Verarbeitung

Von der Baumwolle zum Stoff

Die Baumwollernte wird zum Nachreifen und Trocknen etwa 30 Tage gelagert. An den Fasern hängen noch schwarze Samenkörner, die manchmal klebrig sind. Unter Umständen stecken in den Fasern Stücke der holzigen Fruchtkapseln und Blätter. Zuerst kämmt deswegen eine Entkörnungsmaschine (Gin) die störenden Rückstände heraus sowie den Samenflaum (Linters). Übrig bleiben die langen Baumwollfasern, die von einer dünnen Wachshaut úmhüllt sind, die die Faser vor Nässe schützt. Garne und Gewebe aus Rohbaumwolle sind deswegen wasserabweisend. Normalerweise wird das Wachs aber abgelöst, damit die Baumwolle eine ihrer besten Eigenschaften entfalten kann: ihre hohe Saugfähigkeit. Aus 100 kg Rohbaumwolle erhält man etwa 35 Kilo Fasern, 62 Kilo Samenkörner und drei Kilo Abfall.

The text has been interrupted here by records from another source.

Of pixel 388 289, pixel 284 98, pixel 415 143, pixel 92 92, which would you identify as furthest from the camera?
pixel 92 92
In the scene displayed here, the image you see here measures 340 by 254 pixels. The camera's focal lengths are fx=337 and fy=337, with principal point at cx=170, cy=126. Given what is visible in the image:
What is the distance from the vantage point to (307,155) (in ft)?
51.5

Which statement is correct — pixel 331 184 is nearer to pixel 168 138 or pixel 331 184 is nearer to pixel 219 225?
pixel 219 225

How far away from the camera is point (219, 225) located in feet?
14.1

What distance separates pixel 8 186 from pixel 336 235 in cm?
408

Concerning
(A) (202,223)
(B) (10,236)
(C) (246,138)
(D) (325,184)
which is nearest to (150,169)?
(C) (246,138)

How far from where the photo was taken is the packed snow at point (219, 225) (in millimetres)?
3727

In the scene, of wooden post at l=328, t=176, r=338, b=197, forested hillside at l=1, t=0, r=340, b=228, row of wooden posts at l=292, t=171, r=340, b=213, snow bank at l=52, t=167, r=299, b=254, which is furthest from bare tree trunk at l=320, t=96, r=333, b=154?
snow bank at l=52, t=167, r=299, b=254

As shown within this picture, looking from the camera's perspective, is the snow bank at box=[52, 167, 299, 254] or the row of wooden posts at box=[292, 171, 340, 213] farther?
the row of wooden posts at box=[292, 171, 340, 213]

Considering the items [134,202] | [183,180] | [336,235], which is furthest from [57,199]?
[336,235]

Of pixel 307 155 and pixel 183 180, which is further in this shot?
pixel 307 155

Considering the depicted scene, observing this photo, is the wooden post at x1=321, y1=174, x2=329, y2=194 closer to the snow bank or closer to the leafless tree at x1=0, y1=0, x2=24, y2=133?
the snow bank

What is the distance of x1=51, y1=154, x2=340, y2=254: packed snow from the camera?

In der Spinnerei drückt eine Kardierungsmaschine die einzelnen Baumwollfasern zu Bändern zusammen, aus denen die Spinnmaschine das Baumwoll-Garn zwirnt, indem sie die Baumwolle dreht und dabei zieht. Weil Baumwollfasern wie Korkenzieher gewunden sind, lassen sie sich gut verspinnen: ihre Rundungen greifen fest ineinander und das, obwohl die Fasern eigentlich eine glatte Oberfläche haben. Das fertige Garn wird dann gefärbt und schließlich zu Stoffen verwebt.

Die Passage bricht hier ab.